In the previous part, we analyzed how ES cluster chooses its master. A brief review is that Bully algorithm is optimized to try to avoid data inconsistency. So today, we will continue to analyze how data is stored in the cluster. We know that ES data copies are based on the master-slave pattern, that is, a data shard contains one master shard and multiple replica shards, so how does the master-slave pattern work? Keep reading.

Several terms

Before introducing the MASTER-slave pattern of ES, we need to understand a few key terms:

  • Replica Group: A collection of data that are copies of each other. Only one copy of the Secondary group is the Primary data, and the other copies are Secondary data.
  • Configuration: The Configuration information describes the replicas of a copy group, who the Primary is, and which node it is on.
  • Configuration Version: Indicates the Version of the Configuration information, which increases with each change.
  • Serial Number: indicates the sequence of write operations. Each write operation increases and is maintained by the primary copy. Serial Number for short is SN.
  • Prepared List: Prepared List of write operations. Store a List of external requests and sort the requests by SN. The SN of the write operations added to the List must be greater than the maximum SN
  • Committed List: Committed List of write operations.

Data writing process

The write process is summarized as all requests are routed to the master shard and then copy synchronization is performed. The detailed steps are as follows:

  1. The client write request arrives at the coordination node, and then passes the preliminary verification, and routes the request to the master shard.
  2. Once the master shard is reached, it is validated again, and then the write request is executed on the master shard;
  3. After the operation succeeds, the master shard synchronizes the request to all in-SYN shards concurrently.
  4. The write operation of all copy fragments such as the master copy succeeds and replies, and then returns to the coordination node.
  5. The coordination node replies the client after receiving the reply.

This is the normal write process, so think about it, what should happen if there is a failure in the process?

  • Master Shard Exception If the Master shard is abnormal, the Master shard sends a write request to the Master, and the Master rerouts the request to the new Master shard.
  • The Master removes the abnormal shard from the in-sync-Replica and informs the Master shard. Then the Master guides the Master to create new replica shards and synchronizes data.
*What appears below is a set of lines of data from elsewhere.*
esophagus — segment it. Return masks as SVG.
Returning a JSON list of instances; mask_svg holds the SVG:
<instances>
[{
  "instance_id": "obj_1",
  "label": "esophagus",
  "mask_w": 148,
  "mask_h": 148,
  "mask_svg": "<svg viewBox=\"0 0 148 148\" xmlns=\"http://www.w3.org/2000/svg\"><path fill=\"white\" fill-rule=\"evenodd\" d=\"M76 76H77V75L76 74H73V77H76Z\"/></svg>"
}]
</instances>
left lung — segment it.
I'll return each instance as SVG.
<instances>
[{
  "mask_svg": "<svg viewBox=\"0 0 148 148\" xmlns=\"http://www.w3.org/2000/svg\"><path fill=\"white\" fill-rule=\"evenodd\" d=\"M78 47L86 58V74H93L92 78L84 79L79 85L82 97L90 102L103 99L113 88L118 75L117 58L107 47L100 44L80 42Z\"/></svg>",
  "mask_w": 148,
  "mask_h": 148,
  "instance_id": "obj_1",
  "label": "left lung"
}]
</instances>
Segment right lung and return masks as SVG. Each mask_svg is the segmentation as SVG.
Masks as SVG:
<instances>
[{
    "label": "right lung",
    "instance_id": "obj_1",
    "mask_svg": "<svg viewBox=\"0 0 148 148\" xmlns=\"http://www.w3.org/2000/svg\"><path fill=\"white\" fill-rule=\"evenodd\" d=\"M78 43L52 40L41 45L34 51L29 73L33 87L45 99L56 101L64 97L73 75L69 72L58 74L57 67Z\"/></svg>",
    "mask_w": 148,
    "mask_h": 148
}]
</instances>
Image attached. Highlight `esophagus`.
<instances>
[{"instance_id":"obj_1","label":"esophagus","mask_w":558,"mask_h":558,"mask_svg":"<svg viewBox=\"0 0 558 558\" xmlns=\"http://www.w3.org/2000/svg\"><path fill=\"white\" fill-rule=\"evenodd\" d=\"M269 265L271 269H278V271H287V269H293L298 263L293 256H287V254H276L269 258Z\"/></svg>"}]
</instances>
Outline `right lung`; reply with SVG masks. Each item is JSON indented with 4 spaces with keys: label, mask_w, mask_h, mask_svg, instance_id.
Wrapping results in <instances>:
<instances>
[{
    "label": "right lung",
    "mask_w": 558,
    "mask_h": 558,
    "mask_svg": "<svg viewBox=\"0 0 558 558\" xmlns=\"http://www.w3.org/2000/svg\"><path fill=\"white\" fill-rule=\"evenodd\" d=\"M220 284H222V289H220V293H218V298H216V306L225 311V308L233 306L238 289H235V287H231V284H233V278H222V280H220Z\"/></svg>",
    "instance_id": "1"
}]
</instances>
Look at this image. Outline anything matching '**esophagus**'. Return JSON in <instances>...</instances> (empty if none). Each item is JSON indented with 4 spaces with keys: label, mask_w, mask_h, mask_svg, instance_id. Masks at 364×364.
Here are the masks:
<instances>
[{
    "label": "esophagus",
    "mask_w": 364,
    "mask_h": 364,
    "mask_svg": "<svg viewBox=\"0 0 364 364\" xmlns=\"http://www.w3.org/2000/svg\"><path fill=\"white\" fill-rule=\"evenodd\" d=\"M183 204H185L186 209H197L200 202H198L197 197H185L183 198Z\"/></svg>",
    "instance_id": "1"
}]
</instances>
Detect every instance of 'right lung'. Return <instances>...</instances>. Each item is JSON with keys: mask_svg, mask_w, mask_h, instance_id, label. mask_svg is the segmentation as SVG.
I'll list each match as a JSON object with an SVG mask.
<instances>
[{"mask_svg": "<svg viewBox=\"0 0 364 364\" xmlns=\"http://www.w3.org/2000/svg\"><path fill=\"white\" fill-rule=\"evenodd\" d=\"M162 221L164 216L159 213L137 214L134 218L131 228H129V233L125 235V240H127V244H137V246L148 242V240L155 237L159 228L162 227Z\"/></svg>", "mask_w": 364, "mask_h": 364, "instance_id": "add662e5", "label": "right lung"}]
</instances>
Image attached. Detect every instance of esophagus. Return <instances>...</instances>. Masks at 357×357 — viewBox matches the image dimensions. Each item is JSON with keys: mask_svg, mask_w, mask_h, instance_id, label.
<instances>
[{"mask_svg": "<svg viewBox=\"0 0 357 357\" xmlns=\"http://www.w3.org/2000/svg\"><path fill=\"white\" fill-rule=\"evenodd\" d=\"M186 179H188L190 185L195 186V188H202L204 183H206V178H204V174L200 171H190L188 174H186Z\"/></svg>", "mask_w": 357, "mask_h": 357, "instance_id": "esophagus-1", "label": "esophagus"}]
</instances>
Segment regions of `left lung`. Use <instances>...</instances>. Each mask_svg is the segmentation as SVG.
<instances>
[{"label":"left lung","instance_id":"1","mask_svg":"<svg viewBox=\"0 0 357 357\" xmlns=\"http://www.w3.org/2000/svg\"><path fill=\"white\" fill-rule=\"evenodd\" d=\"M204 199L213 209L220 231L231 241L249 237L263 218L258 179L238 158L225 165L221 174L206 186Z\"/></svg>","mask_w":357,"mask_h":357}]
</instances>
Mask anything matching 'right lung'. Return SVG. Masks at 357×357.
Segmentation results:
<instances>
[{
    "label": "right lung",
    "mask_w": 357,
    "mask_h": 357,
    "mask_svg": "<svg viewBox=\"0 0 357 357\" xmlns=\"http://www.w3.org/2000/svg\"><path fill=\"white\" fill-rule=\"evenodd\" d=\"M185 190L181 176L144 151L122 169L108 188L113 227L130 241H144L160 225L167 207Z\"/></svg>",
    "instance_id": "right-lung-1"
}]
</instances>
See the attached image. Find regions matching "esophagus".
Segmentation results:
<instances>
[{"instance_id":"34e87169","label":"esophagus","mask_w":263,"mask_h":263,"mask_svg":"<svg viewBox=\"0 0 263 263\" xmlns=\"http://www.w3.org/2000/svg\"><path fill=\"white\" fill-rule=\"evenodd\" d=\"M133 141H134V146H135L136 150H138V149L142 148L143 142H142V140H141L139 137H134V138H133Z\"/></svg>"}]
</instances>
Data synchronization between master shard and replica shard

Here is a brief introduction to the data copy policy in active/standby mode

  1. After the write request reaches the primary node, an SN is generated, and an UpdateRequest is constructed using the SN, which is stored in the local Prepare List
  2. After receiving the update from the slave node, the slave node inserts the update into the Prepare List and sends an ACK to the master node.
  3. After receiving all the replies from the slave nodes, the master sends the UpdateRequest to the Committed List, which is moved one bit later.
  4. The master sends a COMMIT request to all slave nodes, telling them where the committed List is, and then the slave nodes synchronize it

After the above four steps, the data consistency between the primary and secondary data can be basically guaranteed

Abnormal detection between active and standby nodes

Lease mechanism: The master copy periodically obtains the possible exceptions of the lease from the standby copy and the solutions:

  1. If the Master node does not receive a lease reply from a replica node within a certain lease period, it tells the Master to remove it and demote itself from being the Master node.
  2. If the replica node does not receive a lease request from the master node within a grace period, the configuration manager is told to remove the master node and promote itself as the master node. If multiple slave nodes compete for promotion, the slave node will be promoted as the master node

Theoretically, in the absence of clock drift, as long as the grace period >= lease period, the master node is guaranteed to perceive the lease expiration first. Therefore, when the new master node is generated, the old master node is already invalid and the brain split will not occur.

These are reflected in ES:

The active and standby nodes are the Master nodes in ES. Prepare List corresponds to local checkpoint Committed list corresponds to global checkpoint Each copy in ES has a local operation sequence number and a global operation sequence number. The master shard is responsible for advancing the global operation sequence number, and the local maintains the local operation sequence numberCopy the code

The last

The above is the simple analysis of ES data model, and the text and pictures will be supplemented later.